§ **Source text**:
__________________________________________________

Sector/Subsector Sales Jobs* Earnings
Financial Activities 2.44 4.51 3.20
Finance and Insurance 2.46 3.93 2.61
Real Estate and Rental and Leasing 2.41 5.50 4.21

The overall multiplier effects are as follows:

Jobs
For every 100 jobs created, an additional 351 jobs are created or affected in all other industries within the Texas economy.
Sales
For every $1 million in sales, an additional $1.44 million in sales are generated by other industries within the Texas economy.
Earnings
For every $1 million in earnings generated, an additional $2.20 million in earnings are generated by other industries within the Texas economy.

*The multiplier effect in this analysis is applicable to any worker in this industry and does not differentiate effects by gender.

Sources: Emsi and Texas Comptroller of Public Accounts

Texas Women in Financial Activities

In 2017, women held nearly 416,000 jobs in financial activities (Exhibit 2). Those jobs generate additional business activities that ultimately support about 1.5 million jobs in all other industries of the Texas economy. 2

Exhibit 2: Financial Activities Jobs, 2017
Description NAICS Code* Total Jobs 2010 to 2017 Change Average Earnings Per Job** Women's Jobs Women’s Share of Jobs
Finance and Insurance 52 529,619 78,383 $102,155 324,568 61%
Monetary Authorities - Central Bank 521 1,457 -296 $118,025 594 41%
Credit Intermediation and Related Activities 522 258,445 20,667 $88,751 162,608 63%
Securities, Commodity Contracts and Other Financial Investments and Related Activities 523 67,050 19,028 $188,393 32,394 48%
Insurance Carriers and Related Activities 524 201,802 45,935 $89,975 128,580 64%
Funds, Trusts and Other Financial Vehicles 525 865 -6,951 $237,351 392 45%
Real Estate and Rental and Leasing 53 210,631 37,533 $68,950 91,153 43%
Real Estate 531 146,415 26,725 $69,570 74,289 51%
Rental and Leasing Services 532 61,987 10,748 $65,709 15,883 26%
Lessors of Nonfinancial Intangible Assets (except Copyrighted Works) 533 2,229 60 $118,403 981 44%
Financial Activities, Total 52, 53 740,250 115,916 $92,707 415,720 56%

*The North American Industry Classification System (NAICS) is the federal system used to classify business establishments for statistical purposes.
**Based on total jobs in the industry including both genders. Earnings include salaries, wages, benefits and other compensation.

Source: Emsi


Finance and Insurance

The finance and insurance sector primarily raises funds through deposits and issuance of securities, underwrites insurance or annuities and provides financial intermediation and employee benefit programs. This sector supplied the majority of the industry’s employment in 2017.

Women had the highest share of total employment in insurance carriers and related activities, with 64 percent of all Texas jobs in the subsector — slightly higher than credit intermediation and related activities (63 percent).

Exhibit 3lists the top occupations employed in finance and insurance based on the number of jobs in the sector. Though women account for more than half of three of the sector’s top five occupations, they dominate two occupations, tellers and insurance claims and policy processing clerks, in which they accounted for 86 percent and 82 percent of all 2017 jobs, respectively.

__________________________________________________

§ **Items**:
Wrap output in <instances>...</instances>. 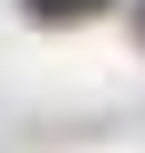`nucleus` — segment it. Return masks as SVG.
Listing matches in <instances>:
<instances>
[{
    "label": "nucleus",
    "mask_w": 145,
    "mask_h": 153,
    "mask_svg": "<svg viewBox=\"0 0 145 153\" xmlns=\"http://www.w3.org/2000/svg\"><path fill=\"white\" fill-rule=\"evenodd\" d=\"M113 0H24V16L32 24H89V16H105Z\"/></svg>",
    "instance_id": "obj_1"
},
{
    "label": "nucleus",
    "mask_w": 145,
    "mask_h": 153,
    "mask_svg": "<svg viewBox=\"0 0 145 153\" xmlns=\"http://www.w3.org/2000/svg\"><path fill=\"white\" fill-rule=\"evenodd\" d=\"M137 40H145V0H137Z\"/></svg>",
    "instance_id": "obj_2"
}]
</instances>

__________________________________________________

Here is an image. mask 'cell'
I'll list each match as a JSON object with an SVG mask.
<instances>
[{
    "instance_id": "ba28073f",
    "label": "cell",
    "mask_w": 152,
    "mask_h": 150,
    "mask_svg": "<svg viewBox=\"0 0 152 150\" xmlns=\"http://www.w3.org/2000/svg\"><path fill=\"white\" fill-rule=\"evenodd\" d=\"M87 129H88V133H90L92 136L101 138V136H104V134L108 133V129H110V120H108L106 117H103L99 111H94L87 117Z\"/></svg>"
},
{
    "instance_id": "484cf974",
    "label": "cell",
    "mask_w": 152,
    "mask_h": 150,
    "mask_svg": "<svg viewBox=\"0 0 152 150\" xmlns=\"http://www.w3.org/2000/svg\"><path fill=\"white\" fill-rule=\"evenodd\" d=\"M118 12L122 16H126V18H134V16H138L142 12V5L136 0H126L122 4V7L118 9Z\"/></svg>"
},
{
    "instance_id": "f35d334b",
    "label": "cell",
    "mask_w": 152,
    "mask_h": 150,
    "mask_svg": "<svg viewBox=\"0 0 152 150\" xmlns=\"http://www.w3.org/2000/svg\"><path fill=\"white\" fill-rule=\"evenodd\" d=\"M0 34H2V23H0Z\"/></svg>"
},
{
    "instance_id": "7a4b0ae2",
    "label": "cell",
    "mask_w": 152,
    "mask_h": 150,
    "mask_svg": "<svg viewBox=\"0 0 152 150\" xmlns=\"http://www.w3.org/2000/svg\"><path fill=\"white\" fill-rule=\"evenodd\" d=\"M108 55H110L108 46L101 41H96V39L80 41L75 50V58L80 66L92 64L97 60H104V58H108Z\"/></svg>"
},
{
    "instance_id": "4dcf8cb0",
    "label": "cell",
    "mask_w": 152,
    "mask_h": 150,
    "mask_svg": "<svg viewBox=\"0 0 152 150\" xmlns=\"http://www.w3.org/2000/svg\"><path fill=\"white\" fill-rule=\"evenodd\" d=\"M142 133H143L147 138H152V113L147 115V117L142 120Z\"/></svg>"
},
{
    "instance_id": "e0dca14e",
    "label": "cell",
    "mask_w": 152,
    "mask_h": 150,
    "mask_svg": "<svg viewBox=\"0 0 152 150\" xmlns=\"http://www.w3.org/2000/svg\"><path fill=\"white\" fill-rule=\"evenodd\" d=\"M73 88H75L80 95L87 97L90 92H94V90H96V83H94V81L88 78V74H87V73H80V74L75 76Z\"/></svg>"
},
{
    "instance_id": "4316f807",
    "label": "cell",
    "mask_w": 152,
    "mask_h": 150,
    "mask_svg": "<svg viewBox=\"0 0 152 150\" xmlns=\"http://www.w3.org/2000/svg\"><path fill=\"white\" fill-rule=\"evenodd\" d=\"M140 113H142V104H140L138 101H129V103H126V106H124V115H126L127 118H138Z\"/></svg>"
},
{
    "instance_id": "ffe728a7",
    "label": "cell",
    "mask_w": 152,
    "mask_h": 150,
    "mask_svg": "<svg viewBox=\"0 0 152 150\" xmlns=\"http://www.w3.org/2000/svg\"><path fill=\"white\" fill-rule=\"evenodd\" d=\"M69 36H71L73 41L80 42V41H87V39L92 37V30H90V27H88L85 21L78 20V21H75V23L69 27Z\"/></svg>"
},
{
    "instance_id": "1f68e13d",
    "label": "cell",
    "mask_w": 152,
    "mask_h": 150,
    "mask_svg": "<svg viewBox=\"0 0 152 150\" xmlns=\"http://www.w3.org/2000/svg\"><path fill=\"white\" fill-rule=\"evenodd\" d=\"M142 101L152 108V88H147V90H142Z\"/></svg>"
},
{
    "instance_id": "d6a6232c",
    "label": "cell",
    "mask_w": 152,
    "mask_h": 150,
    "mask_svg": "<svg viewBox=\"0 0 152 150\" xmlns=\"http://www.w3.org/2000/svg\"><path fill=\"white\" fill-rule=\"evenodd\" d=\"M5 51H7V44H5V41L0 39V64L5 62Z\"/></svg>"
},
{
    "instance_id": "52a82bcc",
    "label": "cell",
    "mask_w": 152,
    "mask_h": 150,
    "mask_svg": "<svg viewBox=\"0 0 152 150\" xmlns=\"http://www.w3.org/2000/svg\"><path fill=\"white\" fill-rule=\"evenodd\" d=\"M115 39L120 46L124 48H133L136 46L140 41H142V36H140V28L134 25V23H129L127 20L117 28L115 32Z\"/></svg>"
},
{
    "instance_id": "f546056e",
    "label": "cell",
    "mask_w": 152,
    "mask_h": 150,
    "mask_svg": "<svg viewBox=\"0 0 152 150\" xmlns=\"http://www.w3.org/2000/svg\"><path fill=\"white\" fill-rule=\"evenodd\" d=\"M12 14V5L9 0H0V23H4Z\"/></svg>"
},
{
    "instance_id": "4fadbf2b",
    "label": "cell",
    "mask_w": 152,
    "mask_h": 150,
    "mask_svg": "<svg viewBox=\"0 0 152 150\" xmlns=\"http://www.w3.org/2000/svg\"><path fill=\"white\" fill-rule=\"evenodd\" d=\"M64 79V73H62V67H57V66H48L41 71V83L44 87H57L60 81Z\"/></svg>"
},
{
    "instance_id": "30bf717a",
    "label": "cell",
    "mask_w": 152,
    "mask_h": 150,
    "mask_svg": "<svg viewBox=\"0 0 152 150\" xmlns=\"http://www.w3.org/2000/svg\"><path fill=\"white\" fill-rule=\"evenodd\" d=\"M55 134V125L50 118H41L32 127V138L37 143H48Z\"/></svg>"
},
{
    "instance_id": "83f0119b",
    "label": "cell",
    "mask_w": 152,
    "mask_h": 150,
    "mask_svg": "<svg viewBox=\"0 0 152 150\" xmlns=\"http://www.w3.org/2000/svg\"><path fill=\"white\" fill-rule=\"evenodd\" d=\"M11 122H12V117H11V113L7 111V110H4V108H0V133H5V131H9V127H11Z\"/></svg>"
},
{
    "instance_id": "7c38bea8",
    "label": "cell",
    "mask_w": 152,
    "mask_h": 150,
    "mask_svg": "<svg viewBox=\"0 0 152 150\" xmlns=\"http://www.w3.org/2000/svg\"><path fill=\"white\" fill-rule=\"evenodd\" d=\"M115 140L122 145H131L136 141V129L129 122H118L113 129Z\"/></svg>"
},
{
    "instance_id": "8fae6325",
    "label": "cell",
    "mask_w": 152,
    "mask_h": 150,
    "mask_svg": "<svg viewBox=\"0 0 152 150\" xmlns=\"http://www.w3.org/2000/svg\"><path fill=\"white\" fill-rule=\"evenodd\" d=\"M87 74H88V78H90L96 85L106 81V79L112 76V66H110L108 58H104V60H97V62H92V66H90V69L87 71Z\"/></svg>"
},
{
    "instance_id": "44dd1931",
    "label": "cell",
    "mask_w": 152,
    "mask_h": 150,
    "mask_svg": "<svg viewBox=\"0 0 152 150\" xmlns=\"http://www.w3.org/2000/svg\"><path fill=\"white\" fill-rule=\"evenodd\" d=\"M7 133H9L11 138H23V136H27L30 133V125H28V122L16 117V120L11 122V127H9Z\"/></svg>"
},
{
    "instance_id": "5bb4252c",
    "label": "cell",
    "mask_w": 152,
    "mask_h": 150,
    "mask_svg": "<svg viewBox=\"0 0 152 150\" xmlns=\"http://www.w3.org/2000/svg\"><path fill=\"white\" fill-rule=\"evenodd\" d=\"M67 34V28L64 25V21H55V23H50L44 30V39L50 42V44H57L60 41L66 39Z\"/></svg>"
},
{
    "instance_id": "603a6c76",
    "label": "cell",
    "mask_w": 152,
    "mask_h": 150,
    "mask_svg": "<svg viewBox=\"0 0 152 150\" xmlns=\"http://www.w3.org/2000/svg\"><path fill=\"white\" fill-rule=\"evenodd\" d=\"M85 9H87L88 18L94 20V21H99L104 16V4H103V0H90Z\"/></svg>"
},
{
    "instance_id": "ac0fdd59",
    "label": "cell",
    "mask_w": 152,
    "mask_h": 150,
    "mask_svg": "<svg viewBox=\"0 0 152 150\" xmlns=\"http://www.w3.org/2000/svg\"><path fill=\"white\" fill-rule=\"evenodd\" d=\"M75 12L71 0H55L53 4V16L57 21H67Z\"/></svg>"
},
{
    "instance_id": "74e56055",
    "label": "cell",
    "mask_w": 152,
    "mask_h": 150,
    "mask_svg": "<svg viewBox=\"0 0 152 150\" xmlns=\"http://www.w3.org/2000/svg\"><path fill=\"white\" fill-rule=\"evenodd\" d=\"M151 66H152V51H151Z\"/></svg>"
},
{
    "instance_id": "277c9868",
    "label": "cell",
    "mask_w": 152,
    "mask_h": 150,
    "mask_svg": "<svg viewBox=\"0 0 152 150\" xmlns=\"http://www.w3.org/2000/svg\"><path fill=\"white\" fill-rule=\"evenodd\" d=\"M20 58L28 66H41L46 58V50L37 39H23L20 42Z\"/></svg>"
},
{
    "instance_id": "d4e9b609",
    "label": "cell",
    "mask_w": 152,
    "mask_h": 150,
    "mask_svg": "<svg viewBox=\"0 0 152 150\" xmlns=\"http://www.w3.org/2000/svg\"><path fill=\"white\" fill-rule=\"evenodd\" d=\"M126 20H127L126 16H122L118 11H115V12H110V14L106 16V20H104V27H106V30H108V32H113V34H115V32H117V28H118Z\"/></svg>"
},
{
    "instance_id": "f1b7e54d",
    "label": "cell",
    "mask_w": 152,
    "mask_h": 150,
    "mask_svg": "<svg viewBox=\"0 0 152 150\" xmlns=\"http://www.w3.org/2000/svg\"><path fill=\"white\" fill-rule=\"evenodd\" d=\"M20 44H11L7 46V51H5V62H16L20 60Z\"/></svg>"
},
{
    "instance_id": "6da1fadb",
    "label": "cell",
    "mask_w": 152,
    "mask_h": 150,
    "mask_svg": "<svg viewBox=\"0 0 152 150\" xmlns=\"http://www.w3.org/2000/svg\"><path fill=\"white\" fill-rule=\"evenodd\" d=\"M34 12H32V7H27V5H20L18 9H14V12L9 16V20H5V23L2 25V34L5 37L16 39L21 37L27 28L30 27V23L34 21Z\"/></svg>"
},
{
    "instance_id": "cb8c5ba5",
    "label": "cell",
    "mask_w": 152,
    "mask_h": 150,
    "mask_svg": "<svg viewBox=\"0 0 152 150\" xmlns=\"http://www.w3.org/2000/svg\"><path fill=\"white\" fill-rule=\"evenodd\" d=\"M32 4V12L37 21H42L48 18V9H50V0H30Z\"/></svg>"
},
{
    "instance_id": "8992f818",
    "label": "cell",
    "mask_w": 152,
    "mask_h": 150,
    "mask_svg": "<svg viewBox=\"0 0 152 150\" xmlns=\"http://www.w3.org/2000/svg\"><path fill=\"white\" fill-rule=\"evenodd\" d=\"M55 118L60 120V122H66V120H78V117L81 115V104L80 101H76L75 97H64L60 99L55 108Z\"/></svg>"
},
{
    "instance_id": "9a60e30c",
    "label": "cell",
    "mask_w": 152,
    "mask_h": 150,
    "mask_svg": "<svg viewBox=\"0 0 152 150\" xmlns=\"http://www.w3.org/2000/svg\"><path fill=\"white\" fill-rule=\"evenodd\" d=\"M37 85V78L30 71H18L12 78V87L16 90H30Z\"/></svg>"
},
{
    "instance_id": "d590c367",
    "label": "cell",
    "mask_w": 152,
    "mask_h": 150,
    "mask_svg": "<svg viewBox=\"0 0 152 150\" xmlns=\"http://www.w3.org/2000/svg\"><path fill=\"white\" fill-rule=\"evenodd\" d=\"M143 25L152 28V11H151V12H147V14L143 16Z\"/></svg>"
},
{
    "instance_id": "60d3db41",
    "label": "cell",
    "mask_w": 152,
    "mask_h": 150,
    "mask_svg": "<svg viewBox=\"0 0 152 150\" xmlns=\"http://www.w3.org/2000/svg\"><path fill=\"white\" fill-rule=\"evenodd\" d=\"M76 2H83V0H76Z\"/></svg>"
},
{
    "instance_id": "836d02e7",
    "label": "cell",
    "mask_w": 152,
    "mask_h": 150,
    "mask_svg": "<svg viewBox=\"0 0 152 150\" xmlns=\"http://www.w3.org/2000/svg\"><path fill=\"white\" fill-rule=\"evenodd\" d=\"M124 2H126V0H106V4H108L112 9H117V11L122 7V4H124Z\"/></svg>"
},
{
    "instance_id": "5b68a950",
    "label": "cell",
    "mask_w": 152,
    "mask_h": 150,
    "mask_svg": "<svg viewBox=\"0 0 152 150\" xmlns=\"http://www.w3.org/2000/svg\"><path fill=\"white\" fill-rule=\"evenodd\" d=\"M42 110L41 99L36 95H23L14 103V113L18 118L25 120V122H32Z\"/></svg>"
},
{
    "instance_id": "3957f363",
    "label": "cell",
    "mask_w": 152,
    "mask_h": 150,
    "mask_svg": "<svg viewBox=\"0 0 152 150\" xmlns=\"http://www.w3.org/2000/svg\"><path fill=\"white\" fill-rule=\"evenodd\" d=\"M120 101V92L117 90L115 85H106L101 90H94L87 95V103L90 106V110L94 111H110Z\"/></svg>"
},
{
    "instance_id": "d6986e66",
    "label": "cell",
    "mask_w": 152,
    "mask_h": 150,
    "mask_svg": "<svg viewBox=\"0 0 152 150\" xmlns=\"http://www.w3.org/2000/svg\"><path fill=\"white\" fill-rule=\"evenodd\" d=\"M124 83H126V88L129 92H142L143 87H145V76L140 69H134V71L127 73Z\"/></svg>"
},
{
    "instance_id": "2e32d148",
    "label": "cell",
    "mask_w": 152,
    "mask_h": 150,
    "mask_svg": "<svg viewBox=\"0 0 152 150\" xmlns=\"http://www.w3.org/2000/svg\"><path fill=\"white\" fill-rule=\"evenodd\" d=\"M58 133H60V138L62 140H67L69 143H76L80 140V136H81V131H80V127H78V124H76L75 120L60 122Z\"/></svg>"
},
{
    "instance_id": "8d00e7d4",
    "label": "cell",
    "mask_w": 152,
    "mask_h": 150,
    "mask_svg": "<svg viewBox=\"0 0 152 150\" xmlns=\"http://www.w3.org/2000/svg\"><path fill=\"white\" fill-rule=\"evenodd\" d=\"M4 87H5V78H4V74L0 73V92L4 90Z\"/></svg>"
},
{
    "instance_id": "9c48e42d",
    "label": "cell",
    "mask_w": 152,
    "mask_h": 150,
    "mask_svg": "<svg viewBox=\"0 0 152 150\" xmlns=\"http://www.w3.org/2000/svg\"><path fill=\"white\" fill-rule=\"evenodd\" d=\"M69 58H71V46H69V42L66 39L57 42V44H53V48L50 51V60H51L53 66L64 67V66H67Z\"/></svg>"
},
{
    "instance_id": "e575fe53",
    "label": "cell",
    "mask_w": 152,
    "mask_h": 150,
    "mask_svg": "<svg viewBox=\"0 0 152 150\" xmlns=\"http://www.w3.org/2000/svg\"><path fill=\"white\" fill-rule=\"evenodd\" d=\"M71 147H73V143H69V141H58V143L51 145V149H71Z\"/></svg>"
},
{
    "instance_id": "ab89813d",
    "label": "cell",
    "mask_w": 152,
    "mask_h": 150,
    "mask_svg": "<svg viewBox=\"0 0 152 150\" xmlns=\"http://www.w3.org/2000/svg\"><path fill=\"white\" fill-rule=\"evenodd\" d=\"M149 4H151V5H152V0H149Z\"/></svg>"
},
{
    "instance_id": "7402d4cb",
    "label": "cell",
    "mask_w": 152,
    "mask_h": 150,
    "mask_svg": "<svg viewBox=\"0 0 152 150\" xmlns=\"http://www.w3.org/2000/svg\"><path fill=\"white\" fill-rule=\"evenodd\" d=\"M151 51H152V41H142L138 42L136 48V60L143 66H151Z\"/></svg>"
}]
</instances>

__________________________________________________

§ **Written request**:
In the text on Texas women in financial activities, which subsectors listed in Exhibit 2 with a three-digit NAICS code have a women's share of jobs below 50 percent?

§ **Reply**:
- Monetary Authorities - Central Bank (521): 41%
- Securities, Commodity Contracts and Other Financial Investments and Related Activities (523): 48%
- Funds, Trusts and Other Financial Vehicles (525): 45%
- Rental and Leasing Services (532): 26%
- Lessors of Nonfinancial Intangible Assets (except Copyrighted Works) (533): 44%